*What needs to be done*: Your answer must be the line holding "moving: 100%" followed by every later line through the end of the entries, exactly as written.
=== Section Start ===
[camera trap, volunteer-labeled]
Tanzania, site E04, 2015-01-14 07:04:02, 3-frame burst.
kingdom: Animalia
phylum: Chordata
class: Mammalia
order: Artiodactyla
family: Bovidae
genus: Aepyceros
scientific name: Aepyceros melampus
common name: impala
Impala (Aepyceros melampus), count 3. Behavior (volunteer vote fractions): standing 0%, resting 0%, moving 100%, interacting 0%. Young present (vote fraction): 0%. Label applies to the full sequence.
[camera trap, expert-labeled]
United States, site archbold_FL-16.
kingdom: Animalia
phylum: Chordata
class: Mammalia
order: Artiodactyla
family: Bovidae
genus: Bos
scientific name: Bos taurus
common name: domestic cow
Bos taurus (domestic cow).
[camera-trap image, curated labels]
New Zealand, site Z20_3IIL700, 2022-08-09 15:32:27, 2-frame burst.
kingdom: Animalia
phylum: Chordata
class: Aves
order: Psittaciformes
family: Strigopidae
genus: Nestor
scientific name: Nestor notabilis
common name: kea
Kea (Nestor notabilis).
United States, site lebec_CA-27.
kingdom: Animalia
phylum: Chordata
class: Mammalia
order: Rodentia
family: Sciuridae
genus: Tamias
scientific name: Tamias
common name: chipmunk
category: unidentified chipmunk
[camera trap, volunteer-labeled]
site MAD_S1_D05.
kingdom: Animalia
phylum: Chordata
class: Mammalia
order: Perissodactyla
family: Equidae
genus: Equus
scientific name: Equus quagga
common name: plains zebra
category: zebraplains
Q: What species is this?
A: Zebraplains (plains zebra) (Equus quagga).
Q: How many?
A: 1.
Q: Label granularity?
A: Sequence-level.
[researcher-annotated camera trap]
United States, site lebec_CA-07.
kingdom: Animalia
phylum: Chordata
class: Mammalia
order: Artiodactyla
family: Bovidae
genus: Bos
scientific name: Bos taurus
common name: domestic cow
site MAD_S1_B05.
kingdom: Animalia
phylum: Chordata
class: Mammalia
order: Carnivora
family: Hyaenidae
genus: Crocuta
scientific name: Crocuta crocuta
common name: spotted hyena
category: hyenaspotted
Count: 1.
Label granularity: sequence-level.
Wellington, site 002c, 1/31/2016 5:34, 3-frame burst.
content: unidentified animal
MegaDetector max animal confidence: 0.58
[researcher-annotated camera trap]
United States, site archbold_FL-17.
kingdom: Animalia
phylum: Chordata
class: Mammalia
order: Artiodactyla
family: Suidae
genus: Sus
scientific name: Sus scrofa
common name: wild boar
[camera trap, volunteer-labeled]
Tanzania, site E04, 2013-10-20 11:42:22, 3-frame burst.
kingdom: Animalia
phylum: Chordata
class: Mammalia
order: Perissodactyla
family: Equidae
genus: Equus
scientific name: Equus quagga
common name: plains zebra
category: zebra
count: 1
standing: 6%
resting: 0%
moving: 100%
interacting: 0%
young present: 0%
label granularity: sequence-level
=== Section End ===
*Finished exercise*:
moving: 100%
interacting: 0%
young present: 0%
label granularity: sequence-level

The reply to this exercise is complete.